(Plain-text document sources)
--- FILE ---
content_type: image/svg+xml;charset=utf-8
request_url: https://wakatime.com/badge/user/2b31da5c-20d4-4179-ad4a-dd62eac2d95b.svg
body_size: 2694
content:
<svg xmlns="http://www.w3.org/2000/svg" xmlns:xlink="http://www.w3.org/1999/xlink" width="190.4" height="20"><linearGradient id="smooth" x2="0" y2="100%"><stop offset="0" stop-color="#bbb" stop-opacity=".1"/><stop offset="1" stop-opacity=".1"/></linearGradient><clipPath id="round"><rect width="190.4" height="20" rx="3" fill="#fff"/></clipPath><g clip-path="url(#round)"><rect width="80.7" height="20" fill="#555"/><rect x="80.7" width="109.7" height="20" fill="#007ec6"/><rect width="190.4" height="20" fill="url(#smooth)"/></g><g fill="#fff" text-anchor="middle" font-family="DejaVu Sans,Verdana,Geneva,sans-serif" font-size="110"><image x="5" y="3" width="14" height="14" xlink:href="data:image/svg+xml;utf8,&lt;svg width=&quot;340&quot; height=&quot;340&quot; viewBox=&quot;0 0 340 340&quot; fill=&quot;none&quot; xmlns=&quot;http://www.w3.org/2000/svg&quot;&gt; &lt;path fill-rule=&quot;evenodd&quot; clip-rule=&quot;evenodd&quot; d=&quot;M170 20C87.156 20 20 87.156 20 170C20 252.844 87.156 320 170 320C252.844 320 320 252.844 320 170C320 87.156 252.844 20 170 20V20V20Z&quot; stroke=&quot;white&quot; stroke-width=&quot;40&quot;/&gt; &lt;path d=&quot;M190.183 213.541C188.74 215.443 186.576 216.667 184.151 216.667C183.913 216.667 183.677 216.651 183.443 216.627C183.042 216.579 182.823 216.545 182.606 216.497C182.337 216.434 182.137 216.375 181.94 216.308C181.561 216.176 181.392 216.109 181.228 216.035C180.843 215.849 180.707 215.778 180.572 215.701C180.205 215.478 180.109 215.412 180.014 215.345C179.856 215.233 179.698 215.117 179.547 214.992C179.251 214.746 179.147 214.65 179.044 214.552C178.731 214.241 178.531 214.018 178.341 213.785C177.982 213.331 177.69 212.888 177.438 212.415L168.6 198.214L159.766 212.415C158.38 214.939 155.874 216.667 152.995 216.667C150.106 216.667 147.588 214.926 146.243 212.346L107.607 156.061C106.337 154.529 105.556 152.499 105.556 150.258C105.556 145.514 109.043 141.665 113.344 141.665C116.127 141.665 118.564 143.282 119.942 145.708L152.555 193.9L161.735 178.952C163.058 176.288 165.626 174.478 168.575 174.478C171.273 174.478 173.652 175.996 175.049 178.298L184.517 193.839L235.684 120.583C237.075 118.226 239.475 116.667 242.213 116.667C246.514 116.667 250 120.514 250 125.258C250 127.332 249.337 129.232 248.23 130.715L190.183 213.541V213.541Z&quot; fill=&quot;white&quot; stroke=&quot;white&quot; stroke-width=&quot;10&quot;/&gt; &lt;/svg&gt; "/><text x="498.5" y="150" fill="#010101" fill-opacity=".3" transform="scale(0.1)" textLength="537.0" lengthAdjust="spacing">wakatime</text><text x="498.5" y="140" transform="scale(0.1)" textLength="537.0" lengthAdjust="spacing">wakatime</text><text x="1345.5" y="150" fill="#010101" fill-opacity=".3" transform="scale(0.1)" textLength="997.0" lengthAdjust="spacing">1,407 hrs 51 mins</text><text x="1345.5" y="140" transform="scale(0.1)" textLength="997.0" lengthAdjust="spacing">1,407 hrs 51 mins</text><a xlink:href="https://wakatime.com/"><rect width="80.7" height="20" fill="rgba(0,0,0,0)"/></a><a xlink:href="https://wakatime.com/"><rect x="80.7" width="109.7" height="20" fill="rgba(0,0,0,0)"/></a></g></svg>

## What is expected:
Copy every record again, keeping each word unchanged.

## Result of this task:
--- FILE ---
content_type: image/svg+xml;charset=utf-8
request_url: https://wakatime.com/badge/user/2b31da5c-20d4-4179-ad4a-dd62eac2d95b.svg
body_size: 2694
content:
<svg xmlns="http://www.w3.org/2000/svg" xmlns:xlink="http://www.w3.org/1999/xlink" width="190.4" height="20"><linearGradient id="smooth" x2="0" y2="100%"><stop offset="0" stop-color="#bbb" stop-opacity=".1"/><stop offset="1" stop-opacity=".1"/></linearGradient><clipPath id="round"><rect width="190.4" height="20" rx="3" fill="#fff"/></clipPath><g clip-path="url(#round)"><rect width="80.7" height="20" fill="#555"/><rect x="80.7" width="109.7" height="20" fill="#007ec6"/><rect width="190.4" height="20" fill="url(#smooth)"/></g><g fill="#fff" text-anchor="middle" font-family="DejaVu Sans,Verdana,Geneva,sans-serif" font-size="110"><image x="5" y="3" width="14" height="14" xlink:href="data:image/svg+xml;utf8,&lt;svg width=&quot;340&quot; height=&quot;340&quot; viewBox=&quot;0 0 340 340&quot; fill=&quot;none&quot; xmlns=&quot;http://www.w3.org/2000/svg&quot;&gt; &lt;path fill-rule=&quot;evenodd&quot; clip-rule=&quot;evenodd&quot; d=&quot;M170 20C87.156 20 20 87.156 20 170C20 252.844 87.156 320 170 320C252.844 320 320 252.844 320 170C320 87.156 252.844 20 170 20V20V20Z&quot; stroke=&quot;white&quot; stroke-width=&quot;40&quot;/&gt; &lt;path d=&quot;M190.183 213.541C188.74 215.443 186.576 216.667 184.151 216.667C183.913 216.667 183.677 216.651 183.443 216.627C183.042 216.579 182.823 216.545 182.606 216.497C182.337 216.434 182.137 216.375 181.94 216.308C181.561 216.176 181.392 216.109 181.228 216.035C180.843 215.849 180.707 215.778 180.572 215.701C180.205 215.478 180.109 215.412 180.014 215.345C179.856 215.233 179.698 215.117 179.547 214.992C179.251 214.746 179.147 214.65 179.044 214.552C178.731 214.241 178.531 214.018 178.341 213.785C177.982 213.331 177.69 212.888 177.438 212.415L168.6 198.214L159.766 212.415C158.38 214.939 155.874 216.667 152.995 216.667C150.106 216.667 147.588 214.926 146.243 212.346L107.607 156.061C106.337 154.529 105.556 152.499 105.556 150.258C105.556 145.514 109.043 141.665 113.344 141.665C116.127 141.665 118.564 143.282 119.942 145.708L152.555 193.9L161.735 178.952C163.058 176.288 165.626 174.478 168.575 174.478C171.273 174.478 173.652 175.996 175.049 178.298L184.517 193.839L235.684 120.583C237.075 118.226 239.475 116.667 242.213 116.667C246.514 116.667 250 120.514 250 125.258C250 127.332 249.337 129.232 248.23 130.715L190.183 213.541V213.541Z&quot; fill=&quot;white&quot; stroke=&quot;white&quot; stroke-width=&quot;10&quot;/&gt; &lt;/svg&gt; "/><text x="498.5" y="150" fill="#010101" fill-opacity=".3" transform="scale(0.1)" textLength="537.0" lengthAdjust="spacing">wakatime</text><text x="498.5" y="140" transform="scale(0.1)" textLength="537.0" lengthAdjust="spacing">wakatime</text><text x="1345.5" y="150" fill="#010101" fill-opacity=".3" transform="scale(0.1)" textLength="997.0" lengthAdjust="spacing">1,407 hrs 51 mins</text><text x="1345.5" y="140" transform="scale(0.1)" textLength="997.0" lengthAdjust="spacing">1,407 hrs 51 mins</text><a xlink:href="https://wakatime.com/"><rect width="80.7" height="20" fill="rgba(0,0,0,0)"/></a><a xlink:href="https://wakatime.com/"><rect x="80.7" width="109.7" height="20" fill="rgba(0,0,0,0)"/></a></g></svg>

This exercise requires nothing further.